PTCL jumped on the bandwagon, as did other smaller operators like WorldCall. Then it was wi-tribe, Qubee and Infinity, making the nation an army of wireless internet users, with the word ‘dongle’ becoming a part of the daily speech.
However, like the mobile operators, there was only so much market to be covered. After all, while we would like to have our rural areas as developed and functional as the urban, the cost of internet remains a luxury for the masses. It is in this crowded market that most ISPs have to seek diversified streams of revenue.
The recent launch of tablet devices by wi-tribe showcases a change in thinking by the company. Instead of merely giving services, it has bundled devices for those services to provide a complete experience. The cellcos have been doing similar things with tablets and smartphones; however, the contrast comes in the bandwidth that either can provide to the consumer.
For mobile operators, data traffic travels on the same bandwidth available to the company for voice services.

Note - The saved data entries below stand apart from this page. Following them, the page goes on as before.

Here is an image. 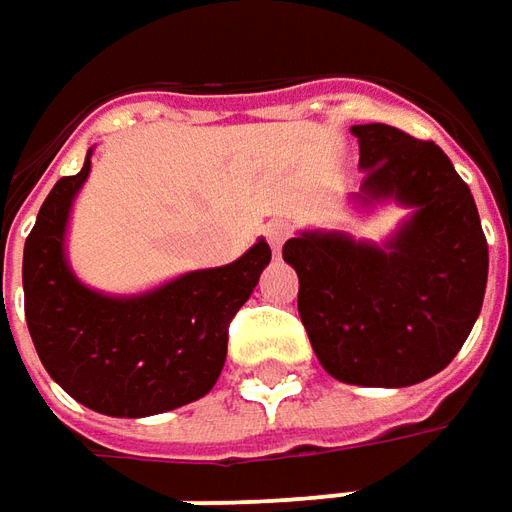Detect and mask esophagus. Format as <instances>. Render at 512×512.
<instances>
[{
  "instance_id": "obj_1",
  "label": "esophagus",
  "mask_w": 512,
  "mask_h": 512,
  "mask_svg": "<svg viewBox=\"0 0 512 512\" xmlns=\"http://www.w3.org/2000/svg\"><path fill=\"white\" fill-rule=\"evenodd\" d=\"M263 235H266V241L280 252V246L285 243V238L291 235V224L288 221H283V218H274V221H269L266 227H263Z\"/></svg>"
}]
</instances>
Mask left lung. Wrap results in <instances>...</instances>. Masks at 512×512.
<instances>
[{"label":"left lung","instance_id":"left-lung-1","mask_svg":"<svg viewBox=\"0 0 512 512\" xmlns=\"http://www.w3.org/2000/svg\"><path fill=\"white\" fill-rule=\"evenodd\" d=\"M361 193L415 215L387 249L305 232L283 246L316 358L358 387H409L451 364L482 311L488 241L471 187L431 139L384 123L353 125Z\"/></svg>","mask_w":512,"mask_h":512}]
</instances>
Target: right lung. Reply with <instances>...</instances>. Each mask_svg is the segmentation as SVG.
Instances as JSON below:
<instances>
[{
    "mask_svg": "<svg viewBox=\"0 0 512 512\" xmlns=\"http://www.w3.org/2000/svg\"><path fill=\"white\" fill-rule=\"evenodd\" d=\"M58 179L24 241V316L52 381L111 417H145L207 395L227 358L229 322L249 300L271 249L257 241L221 269L190 271L142 297H103L64 260L69 204L89 176Z\"/></svg>",
    "mask_w": 512,
    "mask_h": 512,
    "instance_id": "obj_1",
    "label": "right lung"
}]
</instances>
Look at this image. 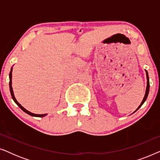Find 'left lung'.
I'll return each mask as SVG.
<instances>
[{"label":"left lung","mask_w":160,"mask_h":160,"mask_svg":"<svg viewBox=\"0 0 160 160\" xmlns=\"http://www.w3.org/2000/svg\"><path fill=\"white\" fill-rule=\"evenodd\" d=\"M146 78H147V87H146V93H145V95H144V98H143V100H142V102H141V105H140V106H138V108L136 109V111H137V110H138V109L141 107L142 105H143V104L144 103V102L146 101V98H147V97H148V92H149V78H148V72H147V71H146Z\"/></svg>","instance_id":"1"}]
</instances>
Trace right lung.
<instances>
[{
  "label": "right lung",
  "instance_id": "right-lung-1",
  "mask_svg": "<svg viewBox=\"0 0 160 160\" xmlns=\"http://www.w3.org/2000/svg\"><path fill=\"white\" fill-rule=\"evenodd\" d=\"M12 68H11V71H10V73H9V88H10V92H11V95H12V99L14 100V101L16 102V104L18 106L19 108H20L24 112H25L26 113H28V114H29L30 116H32V117H45L46 115L47 114V113H45V114H36V113H31L30 111L26 110V109L24 108L23 106H22L18 102H17V100H16V98L14 97V92H13V89H12Z\"/></svg>",
  "mask_w": 160,
  "mask_h": 160
}]
</instances>
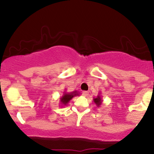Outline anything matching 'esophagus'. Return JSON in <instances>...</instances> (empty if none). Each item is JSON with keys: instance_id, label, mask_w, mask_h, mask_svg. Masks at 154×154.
<instances>
[{"instance_id": "obj_1", "label": "esophagus", "mask_w": 154, "mask_h": 154, "mask_svg": "<svg viewBox=\"0 0 154 154\" xmlns=\"http://www.w3.org/2000/svg\"><path fill=\"white\" fill-rule=\"evenodd\" d=\"M82 94H83V96H84V97H86V96L88 94V91H83V92H82Z\"/></svg>"}]
</instances>
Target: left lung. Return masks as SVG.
I'll return each mask as SVG.
<instances>
[{"mask_svg": "<svg viewBox=\"0 0 154 154\" xmlns=\"http://www.w3.org/2000/svg\"><path fill=\"white\" fill-rule=\"evenodd\" d=\"M93 100H94V103H95L96 106L97 107H100V105H101L102 102H103V100H102V97L100 95H98L96 98L93 99Z\"/></svg>", "mask_w": 154, "mask_h": 154, "instance_id": "8db88e82", "label": "left lung"}]
</instances>
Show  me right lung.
Wrapping results in <instances>:
<instances>
[{"label":"right lung","instance_id":"add662e5","mask_svg":"<svg viewBox=\"0 0 154 154\" xmlns=\"http://www.w3.org/2000/svg\"><path fill=\"white\" fill-rule=\"evenodd\" d=\"M79 94H77V93H66L64 92L63 95L60 97V104L61 106H67L68 102L71 100L75 96H78Z\"/></svg>","mask_w":154,"mask_h":154}]
</instances>
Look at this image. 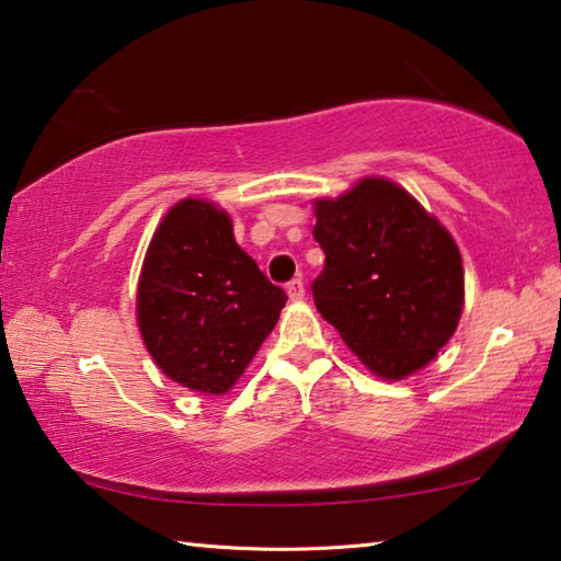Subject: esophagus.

Hence, speeds rarely reach the point of scarily beautiful. For the ISPs this facet is different, as their bandwidth is entirely a data traffic expressway.
This means that while you will not be blown off your seat like in some advertisements, you will not be driven to the point of cursing the device and operator as the hourglass swivels to load your requested page.
While it is too early to judge whether this single offering will sway consumers, the industry is starting to peek out of its bubble and in some instances, listen to the customer. Most tablet manufacturers and dealers are now seeking partnerships with ISPs to promote and sell their latest gadgets, with cellular operators settling for smartphones.
With revenue growth required by both industry players, this arena is gearing for a battle. Rumors of Samsung Galaxy S II coming out with WiMAX can turn out to be a vital uptake for ISPs.
It is unlikely to match up to the price wars currently being played by the mobile companies; however, fair competition should end up giving consumers the best deal.